I wouldn't listen to solidly to any feedback if it isnt qualified. Does the person with positve or negative have DIRECT experience in a partnership? Worked for one? Also qualify partnership. A legally set up partnership with clear defined roles, ownership stakes, survivorship, exit strategy in case one wants out what protocol is, business plan, operating capital, and probably market position and property. That could be two tradesman working out of their pickups but i havent personally seen that but once work sucessfully.

You hear all kinds of negative feedback about Partnerships, and as a business owner involved in the community, Chamber boards, County and City committees, Builders Association boards at the local and state level, Etc I run into a lot of people who have "heard" bad stuff that has happened to a friend or aqquaintiance or some guy who was a good Tradesman but a terrible business person who combined with another good Tradesmen who was a terrible business person and failed in the partnership because it was not clearly defined. Or you hear of very faulty and unrealistic Partnerships formed out of want instead of necessity.

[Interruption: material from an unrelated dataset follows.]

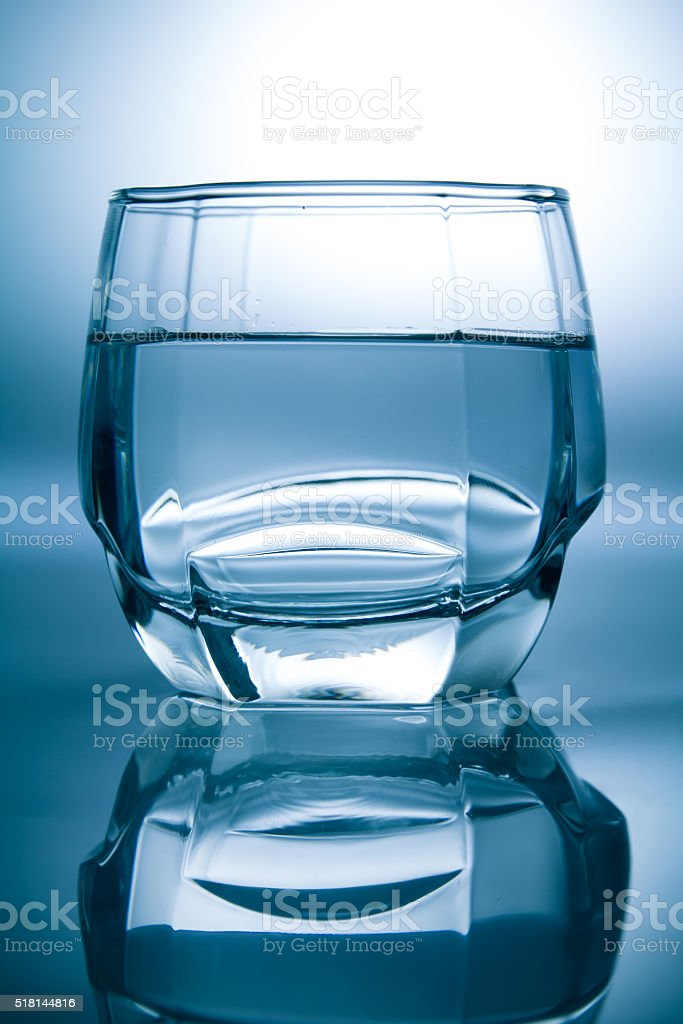 Glass filled with water stock photo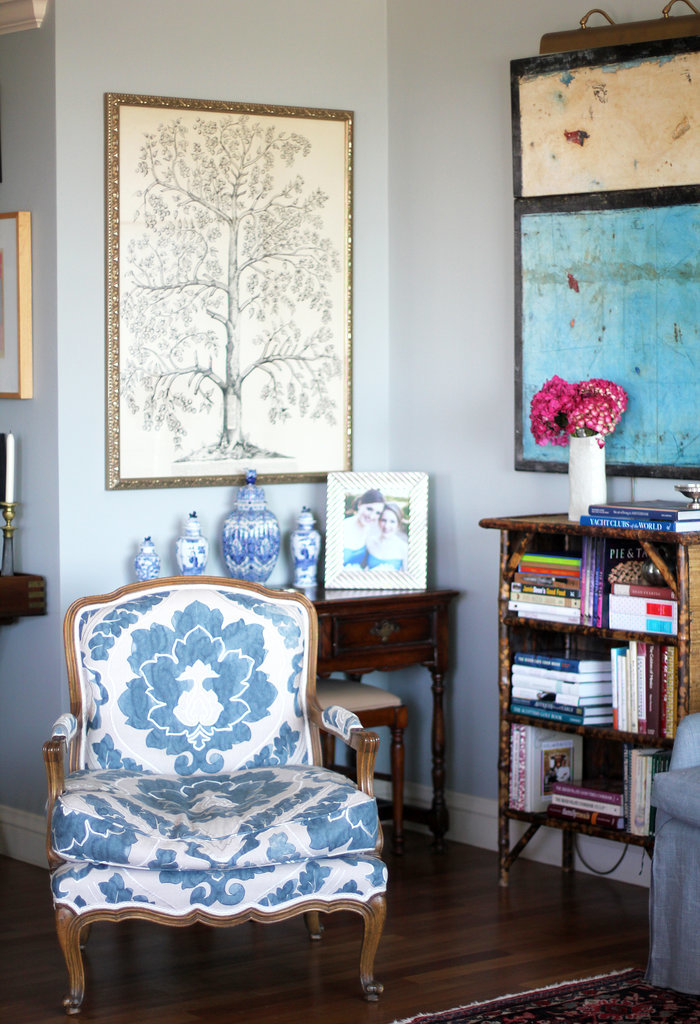 "Like the entryway, each corner is beautifully curated. Here, the color blue ties together a chair reupholstered with Anna French fabric, Asian-style vases, and a Dutch painting. As for her tips on creating a good vignette yourself, she says, ""It does take time to create vignettes so just keep rearranging until you find an interesting balance. Nothing ever stays the same, so have fun changing things around."""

Or just crooked people period.

I am not saying that most Partnerships are good, probably 95% of them are not good, but it's because they do not have what I stated above. That's all there is to it, other than whether or not the two people can work together.

What I have also found is most people are very ignorant when it comes to making statements about whether or not two people will be able to work together, often it is their own shortcomings in business and in themselves that they are placing on the perspective partners. I know because it is an instinct for me to do the same thing when I am making a judgement on something of that nature, and I see it all the time. The difference between someone who is astute at business and someone who is not is the person who is able to recognize that about themselves and make changes. At least in my opinion. Many people don't seem to mind making ignorant statements or assumptions...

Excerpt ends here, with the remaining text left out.